優秀でビジネスの能力に長けた子どもたちが育つのかもしれない。
 しかし、高層マンションで子どもを育てるべきではない。外で遊ぶことは少なくなり、確実にコンピューターと携帯の依存症になるだろう。それでも水や土、小さな生き物と遊ぼうと思ったら、遙かで不気味なエレベーターに乗らなければならない。雨のにおい、遠くから運ばれてくる花の香り、さわやかな風、そして生き物たちと触れることが極端に少なくなり、木の根っこや石ころで転んで頭にたんこぶを作ることもなくなる。くさいものや不潔なものからも遠ざけられる。いやなものは真綿でくるまれ、その結果感受性や思いやりの心は育たなくなる。
 命の大切さを感じる機会はどんどんなくなってしまう。昆虫学者の矢島稔さんは「自然を知らずに育った子どもは、人間らしく育たない」と言っている。無機質なビルの中に乾いた無機質の子が育つと思う。

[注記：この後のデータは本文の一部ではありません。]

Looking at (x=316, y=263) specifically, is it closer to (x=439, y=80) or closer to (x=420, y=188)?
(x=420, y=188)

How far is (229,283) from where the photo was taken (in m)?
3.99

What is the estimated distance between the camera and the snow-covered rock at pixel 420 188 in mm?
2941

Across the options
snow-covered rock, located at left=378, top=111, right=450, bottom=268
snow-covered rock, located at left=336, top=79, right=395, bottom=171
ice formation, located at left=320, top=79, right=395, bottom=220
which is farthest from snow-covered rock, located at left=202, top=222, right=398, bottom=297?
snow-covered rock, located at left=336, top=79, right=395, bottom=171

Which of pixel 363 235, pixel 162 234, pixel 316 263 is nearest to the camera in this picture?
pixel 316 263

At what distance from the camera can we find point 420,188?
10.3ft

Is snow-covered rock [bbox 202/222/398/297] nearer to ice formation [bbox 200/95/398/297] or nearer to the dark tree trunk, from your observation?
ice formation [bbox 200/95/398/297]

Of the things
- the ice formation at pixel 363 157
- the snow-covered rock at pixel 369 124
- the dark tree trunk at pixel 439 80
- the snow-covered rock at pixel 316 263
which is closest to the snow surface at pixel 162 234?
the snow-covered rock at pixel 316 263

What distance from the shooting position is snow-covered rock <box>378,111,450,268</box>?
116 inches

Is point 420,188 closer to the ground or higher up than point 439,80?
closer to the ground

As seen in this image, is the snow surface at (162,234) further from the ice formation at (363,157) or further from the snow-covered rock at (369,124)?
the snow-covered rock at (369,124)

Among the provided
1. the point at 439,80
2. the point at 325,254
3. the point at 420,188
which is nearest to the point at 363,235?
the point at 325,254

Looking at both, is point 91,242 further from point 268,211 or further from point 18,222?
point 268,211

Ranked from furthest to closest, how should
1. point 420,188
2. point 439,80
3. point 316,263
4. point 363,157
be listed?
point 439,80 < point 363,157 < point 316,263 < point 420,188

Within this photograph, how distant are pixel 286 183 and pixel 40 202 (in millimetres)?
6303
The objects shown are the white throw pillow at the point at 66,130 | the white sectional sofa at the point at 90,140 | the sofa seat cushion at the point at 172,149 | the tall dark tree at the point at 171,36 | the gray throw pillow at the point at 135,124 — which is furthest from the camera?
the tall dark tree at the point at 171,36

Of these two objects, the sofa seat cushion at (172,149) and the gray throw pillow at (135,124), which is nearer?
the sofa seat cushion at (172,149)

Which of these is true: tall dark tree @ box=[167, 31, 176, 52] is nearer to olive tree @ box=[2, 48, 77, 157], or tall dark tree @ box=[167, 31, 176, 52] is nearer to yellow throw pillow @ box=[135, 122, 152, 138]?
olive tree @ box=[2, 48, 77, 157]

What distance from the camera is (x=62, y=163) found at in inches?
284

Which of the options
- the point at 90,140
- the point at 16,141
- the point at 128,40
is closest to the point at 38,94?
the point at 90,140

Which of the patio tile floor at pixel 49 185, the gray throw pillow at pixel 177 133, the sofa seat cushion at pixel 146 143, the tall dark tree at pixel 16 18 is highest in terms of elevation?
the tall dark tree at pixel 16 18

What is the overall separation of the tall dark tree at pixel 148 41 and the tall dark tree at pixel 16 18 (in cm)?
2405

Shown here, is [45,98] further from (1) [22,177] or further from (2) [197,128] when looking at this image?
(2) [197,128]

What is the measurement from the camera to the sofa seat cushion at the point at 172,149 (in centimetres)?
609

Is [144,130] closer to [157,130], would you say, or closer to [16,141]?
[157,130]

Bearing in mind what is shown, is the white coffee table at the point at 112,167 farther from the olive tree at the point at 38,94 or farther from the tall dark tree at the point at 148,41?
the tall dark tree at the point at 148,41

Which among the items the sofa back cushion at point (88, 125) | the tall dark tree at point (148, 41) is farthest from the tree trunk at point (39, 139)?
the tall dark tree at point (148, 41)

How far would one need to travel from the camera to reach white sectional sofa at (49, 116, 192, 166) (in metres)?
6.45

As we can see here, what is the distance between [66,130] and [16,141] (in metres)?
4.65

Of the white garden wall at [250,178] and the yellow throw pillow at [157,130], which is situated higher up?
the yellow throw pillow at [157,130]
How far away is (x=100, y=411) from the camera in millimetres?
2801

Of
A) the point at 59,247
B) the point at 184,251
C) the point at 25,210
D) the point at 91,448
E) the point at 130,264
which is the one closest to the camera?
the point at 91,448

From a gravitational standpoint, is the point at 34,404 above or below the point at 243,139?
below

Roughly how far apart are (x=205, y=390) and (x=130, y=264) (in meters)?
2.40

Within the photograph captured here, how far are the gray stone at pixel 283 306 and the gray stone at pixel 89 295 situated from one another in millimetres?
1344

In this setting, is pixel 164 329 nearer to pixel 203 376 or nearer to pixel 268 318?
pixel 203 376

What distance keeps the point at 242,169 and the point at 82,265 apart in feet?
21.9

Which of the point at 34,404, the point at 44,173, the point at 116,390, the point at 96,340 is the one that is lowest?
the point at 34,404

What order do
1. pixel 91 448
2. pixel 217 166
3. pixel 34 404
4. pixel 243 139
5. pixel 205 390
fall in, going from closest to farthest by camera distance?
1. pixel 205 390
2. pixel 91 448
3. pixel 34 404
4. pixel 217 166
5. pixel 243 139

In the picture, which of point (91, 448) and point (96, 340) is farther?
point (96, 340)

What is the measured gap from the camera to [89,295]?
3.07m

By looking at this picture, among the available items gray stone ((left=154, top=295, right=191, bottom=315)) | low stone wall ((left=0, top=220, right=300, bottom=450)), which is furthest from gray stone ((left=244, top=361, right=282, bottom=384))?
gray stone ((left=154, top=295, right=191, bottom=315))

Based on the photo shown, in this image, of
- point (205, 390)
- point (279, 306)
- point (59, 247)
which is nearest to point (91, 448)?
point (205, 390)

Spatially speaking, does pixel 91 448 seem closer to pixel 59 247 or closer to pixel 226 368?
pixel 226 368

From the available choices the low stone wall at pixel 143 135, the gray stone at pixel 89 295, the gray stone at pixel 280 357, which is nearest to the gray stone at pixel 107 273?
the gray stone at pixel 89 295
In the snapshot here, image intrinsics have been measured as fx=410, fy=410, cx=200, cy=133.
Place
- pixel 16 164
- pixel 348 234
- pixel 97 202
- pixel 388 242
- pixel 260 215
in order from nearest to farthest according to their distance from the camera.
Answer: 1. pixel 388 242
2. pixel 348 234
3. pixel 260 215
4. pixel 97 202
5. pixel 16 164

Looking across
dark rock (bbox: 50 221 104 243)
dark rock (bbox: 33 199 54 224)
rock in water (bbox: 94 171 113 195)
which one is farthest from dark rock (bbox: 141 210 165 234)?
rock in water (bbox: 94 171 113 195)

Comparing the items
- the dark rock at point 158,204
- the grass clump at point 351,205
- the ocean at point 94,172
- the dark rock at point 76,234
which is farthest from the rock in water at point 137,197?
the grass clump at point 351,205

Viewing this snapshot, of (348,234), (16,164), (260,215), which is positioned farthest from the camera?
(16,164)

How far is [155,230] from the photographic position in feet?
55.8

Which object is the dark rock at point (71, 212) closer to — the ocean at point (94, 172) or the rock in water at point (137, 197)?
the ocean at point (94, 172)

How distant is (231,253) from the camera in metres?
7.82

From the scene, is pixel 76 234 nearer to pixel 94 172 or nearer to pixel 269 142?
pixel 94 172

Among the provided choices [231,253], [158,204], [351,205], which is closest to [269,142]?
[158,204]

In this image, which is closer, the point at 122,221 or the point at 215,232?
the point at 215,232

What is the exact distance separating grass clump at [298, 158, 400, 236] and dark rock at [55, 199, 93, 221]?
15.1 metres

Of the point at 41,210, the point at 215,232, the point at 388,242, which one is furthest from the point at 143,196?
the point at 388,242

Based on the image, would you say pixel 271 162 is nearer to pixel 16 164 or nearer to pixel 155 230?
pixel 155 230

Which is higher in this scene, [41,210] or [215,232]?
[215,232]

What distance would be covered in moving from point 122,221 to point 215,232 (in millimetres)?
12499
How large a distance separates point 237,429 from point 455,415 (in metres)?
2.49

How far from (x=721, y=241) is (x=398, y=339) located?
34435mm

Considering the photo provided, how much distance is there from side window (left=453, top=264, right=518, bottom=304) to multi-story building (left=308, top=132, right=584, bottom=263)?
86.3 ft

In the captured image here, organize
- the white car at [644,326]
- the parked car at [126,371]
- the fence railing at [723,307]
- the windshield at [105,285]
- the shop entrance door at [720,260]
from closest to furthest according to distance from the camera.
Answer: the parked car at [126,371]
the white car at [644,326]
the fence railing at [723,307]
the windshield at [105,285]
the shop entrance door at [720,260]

当然のことながら、危険を回避する能力はなくなってくるだろう。高い所を怖いと感じるのは基本的な本能であり、身を守る重要なものである。落ちるということの恐怖を感じ始めるのは生後10ヶ月頃で、脳の発達と重要な関係がある。
子どものことだけではない。人間は地上から離れれば離れるほど、人間的なものが失われていく気がする。
宮崎駿監督映画「天空の城ラピュタ」でヒロインのシータがムスカに言ったように人間は土を離れては生きられないのだと改めて思う。
高いところからの錯覚と引き替えに、人々は大切なものを少しずつ失っていく。